>> START Exercise input

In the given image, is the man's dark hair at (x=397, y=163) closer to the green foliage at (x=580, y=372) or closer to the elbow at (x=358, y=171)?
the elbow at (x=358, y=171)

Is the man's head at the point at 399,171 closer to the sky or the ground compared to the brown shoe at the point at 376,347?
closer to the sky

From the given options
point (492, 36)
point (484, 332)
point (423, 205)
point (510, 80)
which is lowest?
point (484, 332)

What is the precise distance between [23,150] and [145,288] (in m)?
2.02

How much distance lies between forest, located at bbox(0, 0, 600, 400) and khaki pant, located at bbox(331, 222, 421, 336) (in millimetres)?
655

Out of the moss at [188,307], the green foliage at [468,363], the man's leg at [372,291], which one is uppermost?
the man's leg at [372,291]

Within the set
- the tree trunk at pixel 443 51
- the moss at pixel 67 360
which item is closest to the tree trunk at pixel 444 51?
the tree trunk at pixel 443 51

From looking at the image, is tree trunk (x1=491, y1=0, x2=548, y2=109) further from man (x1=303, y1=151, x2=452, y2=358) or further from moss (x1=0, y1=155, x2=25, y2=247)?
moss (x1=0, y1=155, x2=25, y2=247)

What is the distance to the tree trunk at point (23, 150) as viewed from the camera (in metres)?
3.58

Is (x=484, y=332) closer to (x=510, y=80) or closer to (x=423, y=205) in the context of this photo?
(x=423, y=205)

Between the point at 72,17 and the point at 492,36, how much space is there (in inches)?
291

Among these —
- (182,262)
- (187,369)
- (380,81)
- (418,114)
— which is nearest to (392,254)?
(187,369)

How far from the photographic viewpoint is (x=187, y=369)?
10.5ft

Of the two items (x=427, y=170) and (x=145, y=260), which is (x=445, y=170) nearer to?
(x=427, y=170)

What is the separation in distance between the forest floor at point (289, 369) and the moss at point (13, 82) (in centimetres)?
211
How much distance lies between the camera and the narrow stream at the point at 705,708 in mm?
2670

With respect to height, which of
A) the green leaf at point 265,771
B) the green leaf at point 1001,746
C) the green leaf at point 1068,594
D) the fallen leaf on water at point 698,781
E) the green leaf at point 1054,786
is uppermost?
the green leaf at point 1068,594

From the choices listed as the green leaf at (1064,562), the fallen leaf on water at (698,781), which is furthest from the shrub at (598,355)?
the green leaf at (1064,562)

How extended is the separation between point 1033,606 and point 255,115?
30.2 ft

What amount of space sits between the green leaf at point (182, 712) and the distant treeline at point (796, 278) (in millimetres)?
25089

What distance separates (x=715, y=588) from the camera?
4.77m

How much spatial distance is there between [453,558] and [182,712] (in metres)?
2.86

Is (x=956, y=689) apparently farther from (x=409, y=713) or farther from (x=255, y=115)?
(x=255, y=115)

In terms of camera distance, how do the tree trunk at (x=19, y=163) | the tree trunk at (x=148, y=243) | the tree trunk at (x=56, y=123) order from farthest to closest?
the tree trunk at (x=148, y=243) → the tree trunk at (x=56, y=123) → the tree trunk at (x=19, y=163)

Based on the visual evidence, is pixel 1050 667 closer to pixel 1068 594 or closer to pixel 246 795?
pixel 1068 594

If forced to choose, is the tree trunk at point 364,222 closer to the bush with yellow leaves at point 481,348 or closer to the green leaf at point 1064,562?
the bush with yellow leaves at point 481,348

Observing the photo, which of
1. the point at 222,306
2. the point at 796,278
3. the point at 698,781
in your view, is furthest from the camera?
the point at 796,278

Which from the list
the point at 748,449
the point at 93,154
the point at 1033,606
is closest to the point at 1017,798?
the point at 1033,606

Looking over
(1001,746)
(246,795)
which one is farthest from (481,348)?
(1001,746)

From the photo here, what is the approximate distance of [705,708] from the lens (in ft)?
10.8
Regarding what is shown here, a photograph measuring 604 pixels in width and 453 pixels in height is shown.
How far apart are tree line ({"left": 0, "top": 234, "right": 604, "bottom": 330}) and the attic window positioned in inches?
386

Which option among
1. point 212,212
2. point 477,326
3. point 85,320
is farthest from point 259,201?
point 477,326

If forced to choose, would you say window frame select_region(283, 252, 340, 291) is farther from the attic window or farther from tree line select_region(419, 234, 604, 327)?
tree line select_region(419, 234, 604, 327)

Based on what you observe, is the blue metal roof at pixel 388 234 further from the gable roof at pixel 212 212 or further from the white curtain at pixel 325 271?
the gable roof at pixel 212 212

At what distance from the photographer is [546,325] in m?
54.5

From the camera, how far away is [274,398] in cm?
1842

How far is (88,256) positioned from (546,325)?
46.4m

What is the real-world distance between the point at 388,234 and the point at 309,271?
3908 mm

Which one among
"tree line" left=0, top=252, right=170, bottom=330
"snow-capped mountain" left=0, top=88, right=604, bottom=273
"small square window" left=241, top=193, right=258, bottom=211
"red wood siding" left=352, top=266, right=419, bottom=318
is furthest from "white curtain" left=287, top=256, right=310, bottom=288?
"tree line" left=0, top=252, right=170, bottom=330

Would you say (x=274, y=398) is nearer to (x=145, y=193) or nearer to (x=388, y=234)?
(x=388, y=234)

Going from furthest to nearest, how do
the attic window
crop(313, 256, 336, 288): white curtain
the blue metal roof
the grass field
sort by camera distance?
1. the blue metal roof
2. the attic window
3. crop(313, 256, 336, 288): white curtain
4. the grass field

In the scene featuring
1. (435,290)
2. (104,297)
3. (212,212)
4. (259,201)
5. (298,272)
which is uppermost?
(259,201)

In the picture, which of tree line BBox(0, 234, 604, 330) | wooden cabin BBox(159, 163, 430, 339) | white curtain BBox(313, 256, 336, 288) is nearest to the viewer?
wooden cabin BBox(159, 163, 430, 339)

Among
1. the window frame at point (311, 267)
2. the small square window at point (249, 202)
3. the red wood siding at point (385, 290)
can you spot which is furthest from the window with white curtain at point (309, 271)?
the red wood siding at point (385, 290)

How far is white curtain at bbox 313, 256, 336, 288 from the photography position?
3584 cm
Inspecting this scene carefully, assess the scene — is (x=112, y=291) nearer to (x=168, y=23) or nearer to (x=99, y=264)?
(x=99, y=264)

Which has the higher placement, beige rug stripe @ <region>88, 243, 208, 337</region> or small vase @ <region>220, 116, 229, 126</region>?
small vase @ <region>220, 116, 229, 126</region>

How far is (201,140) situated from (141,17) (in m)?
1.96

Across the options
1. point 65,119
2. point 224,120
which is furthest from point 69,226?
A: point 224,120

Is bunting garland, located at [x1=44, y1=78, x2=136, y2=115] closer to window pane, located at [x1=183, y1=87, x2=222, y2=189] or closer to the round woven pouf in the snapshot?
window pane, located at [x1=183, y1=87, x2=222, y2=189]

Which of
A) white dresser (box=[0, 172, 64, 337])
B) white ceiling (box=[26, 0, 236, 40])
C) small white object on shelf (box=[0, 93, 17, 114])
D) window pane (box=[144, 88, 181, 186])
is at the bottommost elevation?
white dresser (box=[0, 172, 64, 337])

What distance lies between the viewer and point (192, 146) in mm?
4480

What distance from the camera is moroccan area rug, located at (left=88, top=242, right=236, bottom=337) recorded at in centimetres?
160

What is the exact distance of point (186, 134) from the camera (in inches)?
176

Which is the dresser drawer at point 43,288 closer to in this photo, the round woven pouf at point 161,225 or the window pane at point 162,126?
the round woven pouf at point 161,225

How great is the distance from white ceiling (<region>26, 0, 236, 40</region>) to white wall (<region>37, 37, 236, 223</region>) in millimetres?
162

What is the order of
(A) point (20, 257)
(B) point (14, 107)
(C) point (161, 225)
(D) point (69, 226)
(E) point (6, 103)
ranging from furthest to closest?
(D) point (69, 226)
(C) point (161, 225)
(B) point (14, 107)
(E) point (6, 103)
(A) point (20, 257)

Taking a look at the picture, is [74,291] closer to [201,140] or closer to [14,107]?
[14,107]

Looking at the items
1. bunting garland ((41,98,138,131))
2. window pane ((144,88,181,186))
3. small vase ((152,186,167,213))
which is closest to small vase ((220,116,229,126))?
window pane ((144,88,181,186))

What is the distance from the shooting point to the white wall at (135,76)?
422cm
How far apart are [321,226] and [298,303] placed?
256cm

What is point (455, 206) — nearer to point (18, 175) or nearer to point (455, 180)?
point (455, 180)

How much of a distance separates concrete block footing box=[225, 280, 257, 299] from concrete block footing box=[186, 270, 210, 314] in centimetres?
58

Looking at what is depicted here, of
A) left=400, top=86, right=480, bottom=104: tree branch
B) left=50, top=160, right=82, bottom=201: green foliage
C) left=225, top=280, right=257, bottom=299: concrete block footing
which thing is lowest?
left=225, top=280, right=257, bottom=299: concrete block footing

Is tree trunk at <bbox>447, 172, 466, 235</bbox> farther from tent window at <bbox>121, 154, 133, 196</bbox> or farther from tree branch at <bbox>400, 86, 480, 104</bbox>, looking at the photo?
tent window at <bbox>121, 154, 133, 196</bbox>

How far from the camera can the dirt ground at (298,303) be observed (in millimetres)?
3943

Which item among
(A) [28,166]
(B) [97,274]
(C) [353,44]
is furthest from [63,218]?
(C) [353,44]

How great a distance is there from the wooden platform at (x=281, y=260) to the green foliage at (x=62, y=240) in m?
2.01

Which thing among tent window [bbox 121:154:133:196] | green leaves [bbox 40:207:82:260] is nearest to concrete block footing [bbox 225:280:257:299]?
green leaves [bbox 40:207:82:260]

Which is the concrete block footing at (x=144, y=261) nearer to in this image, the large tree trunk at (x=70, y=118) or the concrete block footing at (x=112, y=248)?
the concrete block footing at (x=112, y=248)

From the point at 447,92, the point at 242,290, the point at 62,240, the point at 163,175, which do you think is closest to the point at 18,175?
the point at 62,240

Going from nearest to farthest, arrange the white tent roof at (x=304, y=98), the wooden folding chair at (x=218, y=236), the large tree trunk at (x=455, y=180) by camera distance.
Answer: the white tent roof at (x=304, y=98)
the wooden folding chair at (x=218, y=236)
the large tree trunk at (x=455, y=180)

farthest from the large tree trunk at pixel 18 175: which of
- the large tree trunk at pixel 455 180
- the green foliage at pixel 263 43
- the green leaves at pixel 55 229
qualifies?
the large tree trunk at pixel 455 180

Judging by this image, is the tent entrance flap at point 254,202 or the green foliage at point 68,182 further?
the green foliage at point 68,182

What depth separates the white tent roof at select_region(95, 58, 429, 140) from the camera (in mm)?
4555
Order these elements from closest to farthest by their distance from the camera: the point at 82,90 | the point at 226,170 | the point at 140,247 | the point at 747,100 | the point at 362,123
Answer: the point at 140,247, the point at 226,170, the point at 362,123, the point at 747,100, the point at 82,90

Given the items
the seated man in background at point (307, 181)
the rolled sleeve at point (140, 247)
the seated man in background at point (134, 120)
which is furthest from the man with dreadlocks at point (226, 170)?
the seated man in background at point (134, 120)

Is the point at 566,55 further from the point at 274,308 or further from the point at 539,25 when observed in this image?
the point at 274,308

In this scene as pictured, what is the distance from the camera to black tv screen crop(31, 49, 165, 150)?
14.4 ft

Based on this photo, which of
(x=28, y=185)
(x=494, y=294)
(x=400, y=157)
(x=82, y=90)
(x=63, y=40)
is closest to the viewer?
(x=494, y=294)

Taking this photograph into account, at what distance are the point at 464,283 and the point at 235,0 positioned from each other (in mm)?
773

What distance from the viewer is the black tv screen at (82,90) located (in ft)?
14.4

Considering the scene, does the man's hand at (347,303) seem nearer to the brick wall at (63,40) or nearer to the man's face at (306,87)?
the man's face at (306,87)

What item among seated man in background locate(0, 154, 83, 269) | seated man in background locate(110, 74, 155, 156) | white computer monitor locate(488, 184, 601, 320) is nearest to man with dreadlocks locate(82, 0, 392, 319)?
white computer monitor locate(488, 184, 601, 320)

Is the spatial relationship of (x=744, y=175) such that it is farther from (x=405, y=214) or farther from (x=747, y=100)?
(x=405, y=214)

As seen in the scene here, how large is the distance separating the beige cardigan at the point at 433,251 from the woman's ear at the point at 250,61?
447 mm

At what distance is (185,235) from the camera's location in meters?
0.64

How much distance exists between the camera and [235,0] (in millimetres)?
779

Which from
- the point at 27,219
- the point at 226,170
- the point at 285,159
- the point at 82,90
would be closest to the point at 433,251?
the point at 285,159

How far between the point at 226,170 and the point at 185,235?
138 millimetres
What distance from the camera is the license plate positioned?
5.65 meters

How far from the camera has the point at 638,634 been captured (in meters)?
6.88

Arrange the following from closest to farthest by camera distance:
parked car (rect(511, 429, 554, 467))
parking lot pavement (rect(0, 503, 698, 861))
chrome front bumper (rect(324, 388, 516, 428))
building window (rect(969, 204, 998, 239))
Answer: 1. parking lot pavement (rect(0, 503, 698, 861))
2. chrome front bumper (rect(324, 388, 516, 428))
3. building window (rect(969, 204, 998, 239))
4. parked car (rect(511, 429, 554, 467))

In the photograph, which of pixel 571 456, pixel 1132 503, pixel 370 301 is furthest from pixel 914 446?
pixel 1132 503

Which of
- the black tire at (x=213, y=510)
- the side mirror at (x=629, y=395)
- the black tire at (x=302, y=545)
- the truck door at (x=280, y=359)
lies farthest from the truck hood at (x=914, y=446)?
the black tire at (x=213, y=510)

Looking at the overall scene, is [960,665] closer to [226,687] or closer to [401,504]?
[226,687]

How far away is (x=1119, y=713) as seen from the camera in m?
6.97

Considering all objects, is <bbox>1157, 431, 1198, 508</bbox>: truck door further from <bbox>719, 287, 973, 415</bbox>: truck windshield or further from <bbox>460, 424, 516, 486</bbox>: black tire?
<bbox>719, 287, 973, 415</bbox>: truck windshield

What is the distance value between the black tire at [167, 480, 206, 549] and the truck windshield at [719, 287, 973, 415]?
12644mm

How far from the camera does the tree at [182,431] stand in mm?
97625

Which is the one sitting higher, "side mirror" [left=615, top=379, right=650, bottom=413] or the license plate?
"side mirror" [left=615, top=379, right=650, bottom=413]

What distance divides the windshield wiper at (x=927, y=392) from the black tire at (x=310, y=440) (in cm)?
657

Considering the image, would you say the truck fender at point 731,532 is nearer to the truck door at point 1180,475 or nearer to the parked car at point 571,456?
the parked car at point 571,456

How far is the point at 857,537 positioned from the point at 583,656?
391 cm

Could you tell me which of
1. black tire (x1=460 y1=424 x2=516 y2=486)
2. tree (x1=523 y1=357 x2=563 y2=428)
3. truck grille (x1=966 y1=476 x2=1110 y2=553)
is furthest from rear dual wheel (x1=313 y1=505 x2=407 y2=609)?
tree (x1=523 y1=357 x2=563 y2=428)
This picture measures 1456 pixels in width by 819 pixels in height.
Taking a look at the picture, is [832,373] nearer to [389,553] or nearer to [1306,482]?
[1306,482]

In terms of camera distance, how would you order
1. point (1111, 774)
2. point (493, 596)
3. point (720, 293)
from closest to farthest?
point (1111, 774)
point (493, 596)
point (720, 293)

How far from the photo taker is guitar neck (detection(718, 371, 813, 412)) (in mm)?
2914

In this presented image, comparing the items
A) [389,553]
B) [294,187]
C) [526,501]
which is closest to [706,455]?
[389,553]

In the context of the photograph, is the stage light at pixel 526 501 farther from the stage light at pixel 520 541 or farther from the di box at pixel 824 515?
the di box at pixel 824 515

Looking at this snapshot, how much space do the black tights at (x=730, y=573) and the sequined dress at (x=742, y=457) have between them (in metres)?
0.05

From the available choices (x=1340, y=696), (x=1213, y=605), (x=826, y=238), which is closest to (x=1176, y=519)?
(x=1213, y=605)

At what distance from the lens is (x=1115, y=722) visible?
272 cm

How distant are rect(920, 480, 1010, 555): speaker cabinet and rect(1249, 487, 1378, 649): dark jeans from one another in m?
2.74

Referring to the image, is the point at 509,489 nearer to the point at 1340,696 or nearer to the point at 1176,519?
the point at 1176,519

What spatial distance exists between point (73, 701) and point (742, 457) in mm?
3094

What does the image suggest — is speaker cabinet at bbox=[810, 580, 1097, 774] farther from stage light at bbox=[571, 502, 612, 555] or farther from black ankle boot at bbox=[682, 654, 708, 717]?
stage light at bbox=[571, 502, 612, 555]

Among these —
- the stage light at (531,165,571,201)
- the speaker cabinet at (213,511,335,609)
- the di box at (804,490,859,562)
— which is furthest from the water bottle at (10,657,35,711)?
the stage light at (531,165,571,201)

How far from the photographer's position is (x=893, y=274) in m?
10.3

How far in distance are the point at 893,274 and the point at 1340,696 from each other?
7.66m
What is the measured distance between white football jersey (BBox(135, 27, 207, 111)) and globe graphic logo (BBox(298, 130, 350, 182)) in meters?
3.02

>> END Exercise input

» Set exercise:
Every line from the one containing "What spatial distance" through the end of the entries above must be echoed exactly, with both ends kept.

» Answer to the exercise:
What spatial distance exists between point (73, 701) and point (742, 457) in mm?
3094

What does the image suggest — is speaker cabinet at bbox=[810, 580, 1097, 774] farther from stage light at bbox=[571, 502, 612, 555] or farther from black ankle boot at bbox=[682, 654, 708, 717]?
stage light at bbox=[571, 502, 612, 555]

Among these —
- the stage light at (531,165,571,201)
- the speaker cabinet at (213,511,335,609)
- the di box at (804,490,859,562)
— which is furthest from the water bottle at (10,657,35,711)?
the stage light at (531,165,571,201)

How far from the photographer's position is (x=893, y=274) in m?
10.3

How far in distance are the point at 893,274 and the point at 1340,696 from each other?
7.66m
What is the measured distance between white football jersey (BBox(135, 27, 207, 111)) and globe graphic logo (BBox(298, 130, 350, 182)) in meters?
3.02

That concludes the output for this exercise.